## [DATA EXTRACT]
--------
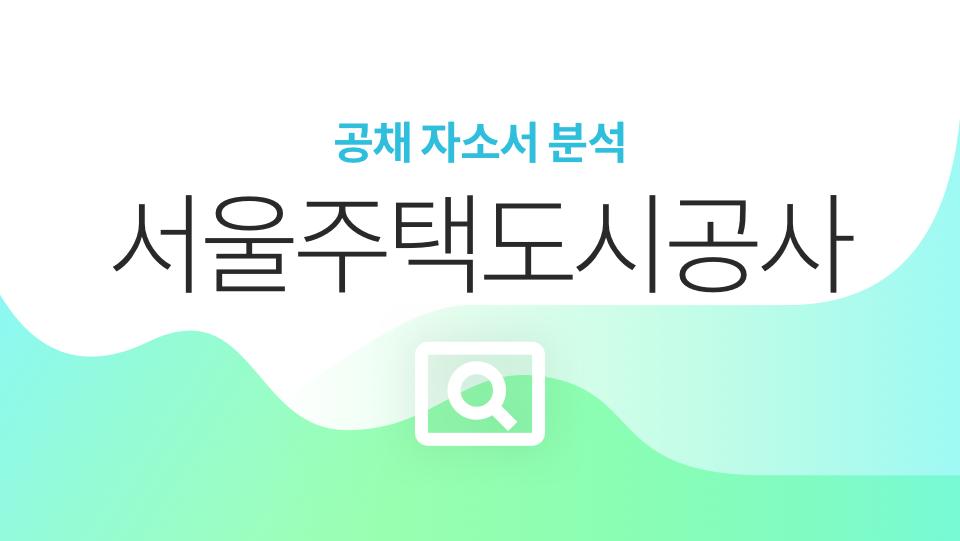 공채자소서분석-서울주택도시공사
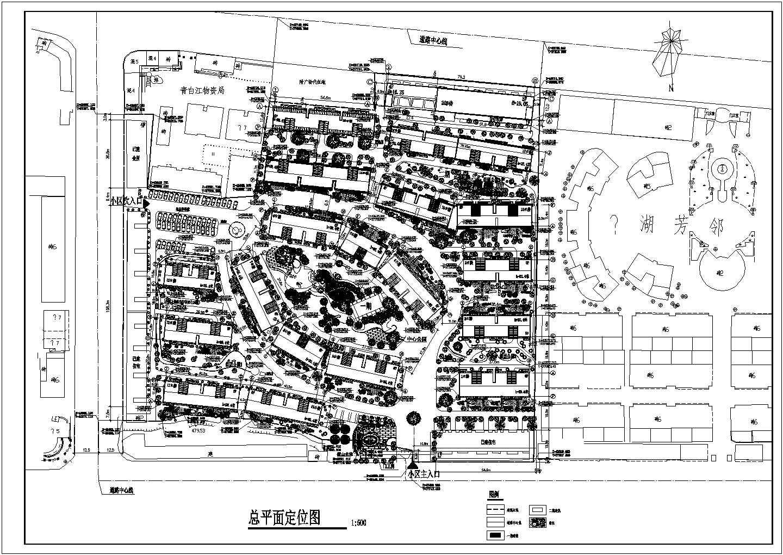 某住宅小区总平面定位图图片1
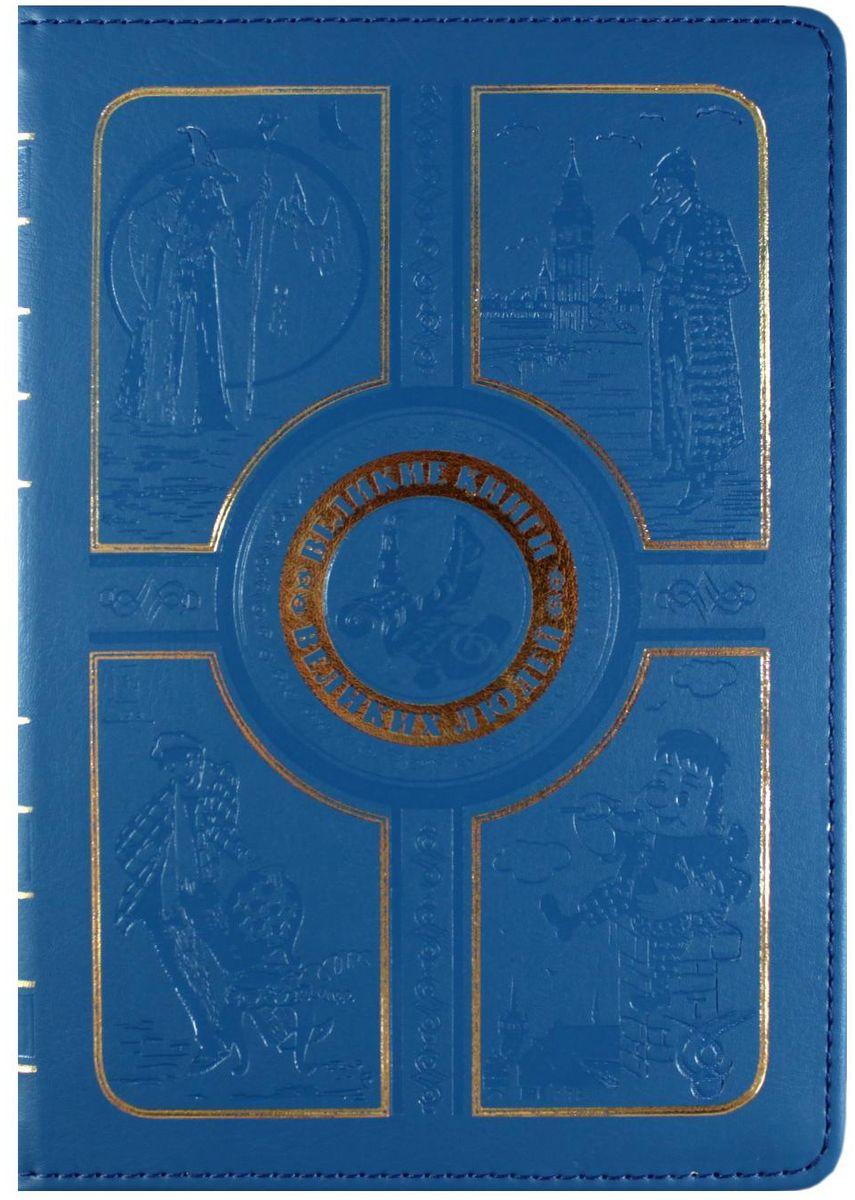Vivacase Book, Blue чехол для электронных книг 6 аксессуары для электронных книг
--------
## [WHAT YOU SHOULD DO]
The listing above is to be written out again exactly, with its pictures omitted.

## [ANSWER BELOW]
 공채자소서분석-서울주택도시공사
 某住宅小区总平面定位图图片1
Vivacase Book, Blue чехол для электронных книг 6 аксессуары для электронных книг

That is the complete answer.